98+ points, Vinous (February 2018)
This is absolutely beautiful with super tannin quality that gives you the most silky texture. Precise. It goes for minutes. Full and concentrated yet all in balance.
(96-97) points, jamessuckling.com (April 2016)
This shows spices, pepper, blueberries and blackcurrants on the nose. Full body, very polished tannins and a long and beautiful finish. Shows such gorgeous texture. Precise and transparent.
97 points, jamessuckling.com (December 2018)
The 2015 Pichon-Longueville Comtesse de Lalande is a blend of 68% Cabernet Sauvignon, 29% Merlot, 2% Cabernet Franc and 1% Petit Verdot that was picked from 10 September with the young Merlot, finishing on 9 October. It includes 12.5% vin de presse (which incidentally was included in the blend). It has a very pure bouquet with expressive Merlot imparting black cherries and wild strawberry aromas that are embroidered with a thread of graphite. I noticed how it errs more towards black fruit with extended aeration. The palate is medium-bodied with edgy tannin on the entry, the Cabernet Sauvignon here in the driving seat despite that level of Merlot trying to get in a look. Together they give a sense of completeness to this Pichon Lalande that has semblances towards the great 1996. Whereas this Pauillac has a tendency to be more approachable than others, in fact, the 2015 has the backbone and substance to suggest that it will require a minimum of ten years' ageing, but patience will be amply rewarded. Nicolas Glumineau has overseen a quite brilliant Pichon Lalande here.

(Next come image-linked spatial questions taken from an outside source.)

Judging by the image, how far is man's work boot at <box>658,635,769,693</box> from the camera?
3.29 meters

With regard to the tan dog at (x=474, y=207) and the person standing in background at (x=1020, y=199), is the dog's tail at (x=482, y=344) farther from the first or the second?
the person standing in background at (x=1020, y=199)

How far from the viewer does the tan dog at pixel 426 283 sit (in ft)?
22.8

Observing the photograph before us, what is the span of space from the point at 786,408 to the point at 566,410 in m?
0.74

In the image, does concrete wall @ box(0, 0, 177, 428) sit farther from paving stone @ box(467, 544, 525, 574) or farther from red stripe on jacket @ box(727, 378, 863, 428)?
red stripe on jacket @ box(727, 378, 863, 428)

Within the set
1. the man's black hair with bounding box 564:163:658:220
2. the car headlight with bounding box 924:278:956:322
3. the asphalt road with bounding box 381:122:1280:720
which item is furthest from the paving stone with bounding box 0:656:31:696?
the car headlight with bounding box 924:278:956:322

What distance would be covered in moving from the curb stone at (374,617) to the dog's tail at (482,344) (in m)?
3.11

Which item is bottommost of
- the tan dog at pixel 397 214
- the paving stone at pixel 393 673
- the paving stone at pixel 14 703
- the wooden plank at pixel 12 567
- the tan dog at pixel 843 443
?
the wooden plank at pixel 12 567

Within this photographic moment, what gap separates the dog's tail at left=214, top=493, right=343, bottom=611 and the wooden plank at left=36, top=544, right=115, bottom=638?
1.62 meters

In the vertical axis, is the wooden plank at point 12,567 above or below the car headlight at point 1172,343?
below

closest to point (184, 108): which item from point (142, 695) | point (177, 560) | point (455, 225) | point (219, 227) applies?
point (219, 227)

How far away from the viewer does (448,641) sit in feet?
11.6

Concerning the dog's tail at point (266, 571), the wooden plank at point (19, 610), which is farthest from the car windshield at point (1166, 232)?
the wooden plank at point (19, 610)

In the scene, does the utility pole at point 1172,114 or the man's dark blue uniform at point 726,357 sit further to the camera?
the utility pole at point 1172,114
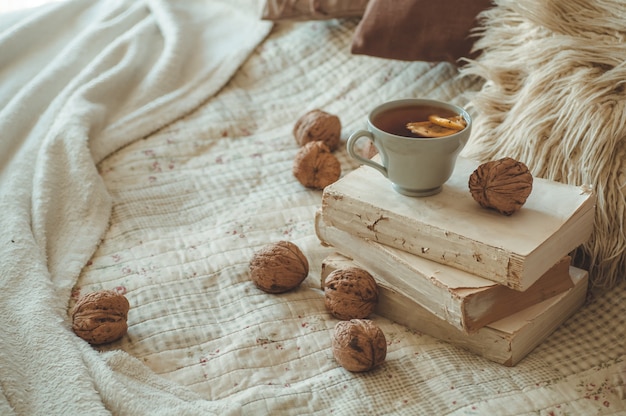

(95-97) points, Wine Advocate (April 2016)
A blend of 68% Cabernet Sauvignon, 29% Merlot, 2% Cabernet Franc and 1% Petit Verdot aged for 18 months in barrels, 60% new, the 2015 Pichon Longueville Comtesse de Lalande displays a medium to deep garnet-purple color and is elegantly fruited with crushed red currants, black raspberries and cassis with touches of lavender, rose hips, tilled soil, fungi and charcuterie. Medium-bodied, finely crafted, remarkably pure and beautifully poised, it has a firm frame of very fine-grained tannins and oodles of freshness, finishing on a lingering mineral note.
96 points, Wine Advocate (February 2018)
Pauillac is Bordeaux’s most acclaimed appellation, the only one with three Premier Cru properties: Château Lafite-Rothschild, Château Mouton-Rothschild and Château Latour. These and other Pauillac chateaux produce robust, full-flavored and long-lived red wines made from Cabernet-based blends. Though winemaking techniques and microclimates vary throughout Pauillac, producing some variations in style, classic Pauillac wines have juicy flavours of blackcurrant and cedar, often with coffee, chocolate and graphite notes. Pauillac, part of the Médoc region on Bordeaux’s Left Bank, has gravelly and well-drained soils that force vines to grow long and strong roots. Struggling a bit for water, the vines produce grapes with high tannins and concentrated juices. Nearby rivers and the Atlantic Ocean modulate temperatures, preventing the grapes from ripening too quickly. Such grapes make powerful wines that may age and improve for decades. However, in Pauillac, as in other old-world wine regions, some winemakers are working to develop softer red wines that maintain the local wines’ traditional substance and flavours, but are more approachable immediately upon release.